Coenzyme binding and hydride transfer in Rhodobacter capsulatus ferredoxin/flavodoxin NADP(H) oxidoreductase.
Article Details
- CitationCopy to clipboard
Bortolotti A, Perez-Dorado I, Goni G, Medina M, Hermoso JA, Carrillo N, Cortez N
Coenzyme binding and hydride transfer in Rhodobacter capsulatus ferredoxin/flavodoxin NADP(H) oxidoreductase.

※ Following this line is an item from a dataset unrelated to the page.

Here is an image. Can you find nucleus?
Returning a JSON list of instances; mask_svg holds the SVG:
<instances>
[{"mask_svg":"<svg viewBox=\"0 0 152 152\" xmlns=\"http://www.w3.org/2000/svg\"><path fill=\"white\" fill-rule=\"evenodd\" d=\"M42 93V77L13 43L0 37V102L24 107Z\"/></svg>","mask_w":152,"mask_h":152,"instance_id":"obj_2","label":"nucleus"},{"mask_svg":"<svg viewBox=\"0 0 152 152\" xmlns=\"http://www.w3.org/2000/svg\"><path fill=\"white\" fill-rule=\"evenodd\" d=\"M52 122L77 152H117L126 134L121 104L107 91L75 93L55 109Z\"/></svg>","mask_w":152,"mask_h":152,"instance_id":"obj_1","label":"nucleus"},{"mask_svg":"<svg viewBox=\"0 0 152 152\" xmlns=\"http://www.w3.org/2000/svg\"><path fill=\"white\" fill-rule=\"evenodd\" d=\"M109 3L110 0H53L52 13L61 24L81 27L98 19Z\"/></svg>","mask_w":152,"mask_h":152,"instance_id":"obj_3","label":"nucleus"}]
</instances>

Biochim Biophys Acta. 2009 Feb;1794(2):199-210. doi: 10.1016/j.bbapap.2008.09.013. Epub 2008 Oct 7.
- PubMed ID
- 18973834 [ View in PubMed]
- Abstract
Ferredoxin-NADP(H) reductases catalyse the reversible hydride/electron exchange between NADP(H) and ferredoxin/flavodoxin, comprising a structurally defined family of flavoenzymes with two distinct subclasses. Those present in Gram-negative bacteria (FPRs) display turnover numbers of 1-5 s(-1) while the homologues of cyanobacteria and plants (FNRs) developed a 100-fold activity increase. We investigated nucleotide interactions and hydride transfer in Rhodobacter capsulatus FPR comparing them to those reported for FNRs. NADP(H) binding proceeds as in FNRs with stacking of the nicotinamide on the flavin, which resulted in formation of charge-transfer complexes prior to hydride exchange. The affinity of FPR for both NADP(H) and 2'-P-AMP was 100-fold lower than that of FNRs. The crystal structure of FPR in complex with 2'-P-AMP and NADP(+) allowed modelling of the adenosine ring system bound to the protein, whereas the nicotinamide portion was either not visible or protruding toward solvent in different obtained crystals. Stabilising contacts with the active site residues are different in the two reductase classes. We conclude that evolution to higher activities in FNRs was partially favoured by modification of NADP(H) binding in the initial complexes through changes in the active site residues involved in stabilisation of the adenosine portion of the nucleotide and in the mobile C-terminus of FPR.